While addressing the shareholders, the company’s Chairman, Mr Chris Vonwiller, highlighted the 2018 financial performance of the company. In 2018, the company’s revenues increased by 119% to $364.3 million, which includes a full-year contribution from Leapforce, which the company acquired in late 2017. During the year, the company’s underlying EBITDA grew from $28.1 million to $71.3 million, representing an increase of 153%. The statutory EBITDA increased 206% to $68.1 million as compared to pcp.
Revenue and Underlying Earnings (Source: Company Reports)
During the year, the company’s underlying EBITDA margin increased from 16.9% to 19.6%, due to scale and technology-led improvements provided by the Leapforce acquisition. At the end of 2018, the company had a strong balance sheet with a cash balance of $40.0 million.
During the year, the company successfully completed the acquisition of Figure Eight, a Silicon Valley best of class machine learning software platform, which uses highly automated annotation tools to transform unstructured text, image, audio and video data into highly customised, high-quality artificial intelligence training data. The platform is offered to a wide range of customers on a subscription basis.
The company now has a presence in China, including software development professionals and operational staff.
The Chairman has advised that the company is ready to participate in the dramatic growth of artificial intelligence and machine learning adoption in China. Appen’s China office is structurally separate from its global business to enable it to react to local market conditions and protect data privacy.
The company has reduced its unit cost base and sharpened its responsiveness to evolving customer requirements. Further, the company has broadened its client base, with new sources of revenue, part of which is SaaS regularly recurring revenue. The company is now focused on the diversity of revenue sources and revenue types. In the case of the capital raise for the recent Figure Eight acquisition, the company provided for a Share Purchase Plan, which was limited to $15 million.

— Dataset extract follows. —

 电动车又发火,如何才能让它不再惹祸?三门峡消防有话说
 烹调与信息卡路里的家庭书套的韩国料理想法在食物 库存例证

The strategic acquisitions in the last three years have positioned the company to support client needs for high levels of data security and large volumes of data.
Both Leapforce and Figure Eight acquisitions have added key skills and areas of experience. The company’s workforce has now grown to 513 full-time employees, up from 374 at the end of 2017.
Now, let’s have a glance at the company’s stock performance and the returns it has posted over the past few months. The stock is trading at a price of $26.030, down 6.636% during the day’s trade with a market capitalisation of ~$3.37 billion as on 31st May 2019. The counter opened the day at $29.100 and reached the day’s high at $29.700 and touched a day’s low at $25.470, with a daily volume of ~2,246,382. The stock has provided a YTD return of 117.81% and also posted returns of 100.58%, 15.93% and 10.11% over the past six months, three and one-month period, respectively. Its 52-week high and low price stands at $29.700 and $9.600, with an average volume of ~797,324.